_Excerpt to read_
╭──
National Bureau of Economic Research
NBER: Fw: Information about NBER Appointment

Subject: Fw: Information about NBER Appointment
From: Michael Grossman (mgrossman@gc.cuny.edu)
Date: Wed Aug 07 2002 - 08:50:24 EDT


I thought it was a good idea to share the message below with all the members of the Health Economics Program
Michael Grossman
National Bureau of Economic Research
365 Fifth Avenue, 5th Floor
New York, New York 10016-4309
212-817-7959 (phone)
212-817-1597 (fax)
mgrossman@gc.cuny.edu (e-mail)
╰──
_Source excerpt_
╭──
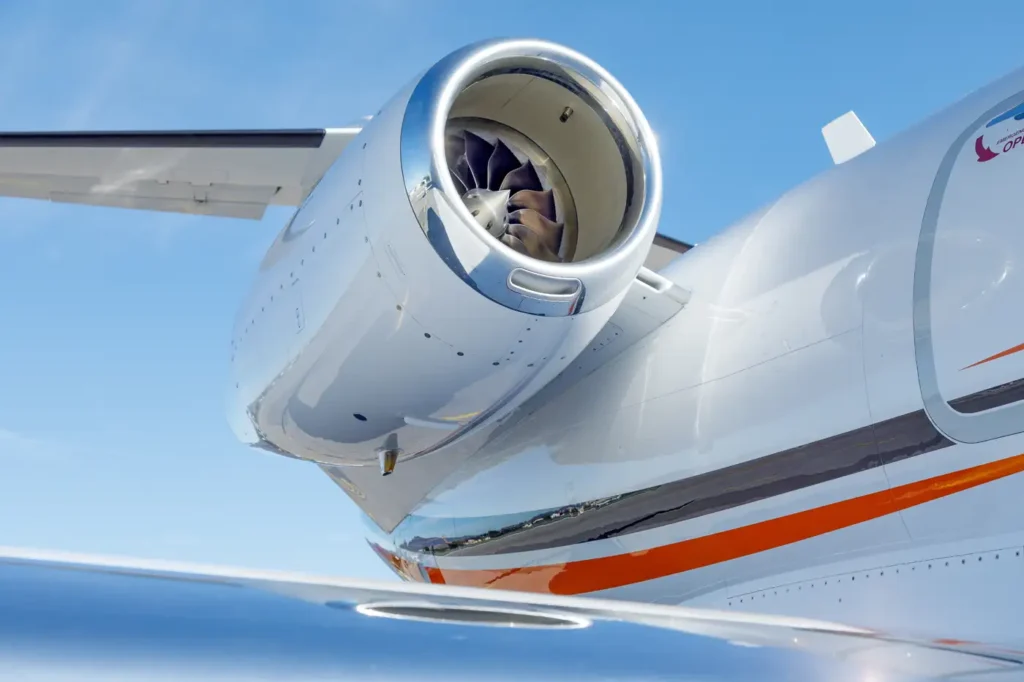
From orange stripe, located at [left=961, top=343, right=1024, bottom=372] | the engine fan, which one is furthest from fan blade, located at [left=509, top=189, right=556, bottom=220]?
╰──
_Problem description_
Answer these questions about the NBER email above:
(a) On what date was the message sent?
(b) With the members of which program did the sender want to share the message?
(c) What fax number is listed in the signature?

_Reply_
(a) Wednesday, August 7, 2002
(b) The Health Economics Program
(c) 212-817-1597